Proptech Needs to Complement, Not Replace, Interaction Between Tenants and Property Managers

Proptech Needs to Complement, Not Replace, Interaction Between Tenants and Property Managers

Proptech Needs to Complement, Not Replace, Interaction Between Tenants and Property Managers


Much has been written recently about the ways in which proptech is being utilized by commercial real estate developers and investors seeking to gain an edge on the competition. This past May, The New York Times proclaimed that proptech was doing nothing short of reshaping the commercial real estate sector, which has lagged behind other industries when it comes to embracing innovation. The paper of record forecast that tech tools geared to the way properties are bought, sold and managed were poised to shake up commercial real estate in the same way tech permutations have altered other industries. These include the impact of Uber and Lyft on the taxi business and Airbnb’s influence on the traditional lodging industry, the Times pointed out.

If the overall commercial real estate industry has been slow to adopt new methods, property management is one of the last bastions within the sector to embrace change.

According to the 2020 commercial real estate outlook from Deloitte, tenant experience may be a top priority, but for a majority of those surveyed digital tenant experience is not a core competency.

Respondents, however, recognized that emerging technology not only could improve the tenant experience, but could also increase the operational efficiency of their properties and, thus, lower costs.
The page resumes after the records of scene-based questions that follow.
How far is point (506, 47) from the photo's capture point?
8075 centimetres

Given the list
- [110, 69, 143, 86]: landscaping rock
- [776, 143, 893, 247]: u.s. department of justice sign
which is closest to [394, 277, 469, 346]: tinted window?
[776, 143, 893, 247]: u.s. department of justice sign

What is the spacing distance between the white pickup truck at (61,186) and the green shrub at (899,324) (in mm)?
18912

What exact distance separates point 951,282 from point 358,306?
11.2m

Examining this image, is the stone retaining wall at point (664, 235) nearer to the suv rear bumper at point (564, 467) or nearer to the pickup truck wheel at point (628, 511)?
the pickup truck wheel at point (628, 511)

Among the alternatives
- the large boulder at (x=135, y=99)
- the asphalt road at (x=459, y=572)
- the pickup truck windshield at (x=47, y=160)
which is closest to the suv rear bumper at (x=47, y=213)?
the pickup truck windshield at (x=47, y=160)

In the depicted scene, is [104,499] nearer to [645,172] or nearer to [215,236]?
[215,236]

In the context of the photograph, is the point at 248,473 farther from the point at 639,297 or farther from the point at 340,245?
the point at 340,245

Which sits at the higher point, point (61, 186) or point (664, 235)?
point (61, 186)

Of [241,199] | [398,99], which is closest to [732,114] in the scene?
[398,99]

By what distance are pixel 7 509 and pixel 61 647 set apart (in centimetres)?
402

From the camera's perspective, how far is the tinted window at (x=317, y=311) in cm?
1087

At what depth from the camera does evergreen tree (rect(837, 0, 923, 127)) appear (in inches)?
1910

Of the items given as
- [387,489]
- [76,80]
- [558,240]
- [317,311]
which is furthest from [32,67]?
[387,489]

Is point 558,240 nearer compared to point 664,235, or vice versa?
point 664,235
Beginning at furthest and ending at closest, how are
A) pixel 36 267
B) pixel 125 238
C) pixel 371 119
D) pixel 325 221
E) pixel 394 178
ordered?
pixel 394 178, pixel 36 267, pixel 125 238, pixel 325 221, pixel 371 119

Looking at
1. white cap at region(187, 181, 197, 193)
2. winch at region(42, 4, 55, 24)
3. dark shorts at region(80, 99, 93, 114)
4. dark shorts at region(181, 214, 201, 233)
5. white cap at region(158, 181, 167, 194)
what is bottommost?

The Deloitte’s survey found that that 92 percent of the 750 respondents polled planned to maintain or increase their tenant experience-related tech investments over the next 18 months.

Undoubtedly, there is a great deal of efficiency and ease that is provided through property management software systems. At Olive Hill, for instance, the Energy Management System allows us to operate our heating and cooling building systems by suite without having to physically adjust the actual equipment. These systems allow engineering teams to spend more time addressing complex matters involving the overall operations of the buildings’ systems.

We are also in the process of implementing a new tenant service and work order portal within our office portfolio, starting with our property at 520 Broadway in Santa Monica, Calif., located in the heart of Silicon Beach. The portal will address the ease-of-use and convenience that tenants are demanding today by providing information in one centralized online location. Tenants can access and submit requests for services, such as after-hours air-conditioning, access cards, freight elevator reservations, and both tenants and property managers can track the status of inquiries until they are completed. Tenants will also be able to reserve amenities seamlessly online, such as bikes, ping pong tables or putting greens. This provides efficiencies for both sides.

As helpful as these systems are for improving operating capabilities and enhancing the digital tenant experience, they undoubtedly take away from personal interaction between property managers and tenants.

If tenants only connect with property managers though electronic means, they can become alienated and dissatisfied when their needs aren’t being adequately addressed. This is similar to the frustration customers feel when a service line devolves into a phone tree menu that takes them into an infuriating warren of automated choices without providing an actual person to speak to. Irritated tenants, of course, don’t tend to renew leases. Frequent tenant turnover and vacancies can erode profits and destabilize a commercial asset.

To avoid such pitfalls, technology needs to be used in combination with property managers’ traditional skill set and direct tenant interaction. Historically, the biggest challenge for property managers is having enough time to engage with tenants outside of the reporting and system oversight aspects of the role.

When proptech is used in combination with a property manager’s analytical skills, such tools can maximize tenant engagement. For example, if there’s a work order request that keeps getting filed from the same tenant, a property manager can initiate a direct call to the tenant to figure out how best to address it. This could also involve follow-up by both building management and engineering, depending on the issue. In terms of our own tenant portal, property managers can request feedback about building services and perks online or in-person when tenants come to pick up or return physical amenities.

Perhaps it’s best to think of proptech as a “back of the house” tool, much like in a restaurant setting where the expression comes from. The back of the house are the parts of the restaurant that diners don’t typically see, such as the kitchen, offices or storage rooms, which are integral to running the business and servicing customer needs. “Front of the house,” meanwhile, includes the restaurant portions and staff visible to diners, including waiters, hosts, bartenders and greeters that provide direct, personal service that can make or break their experience and, consequently, the business. Property managers need to utilize proptech in a similar way, so that high-tech tools complement, but do not supplant or take away from the all-important personal touch.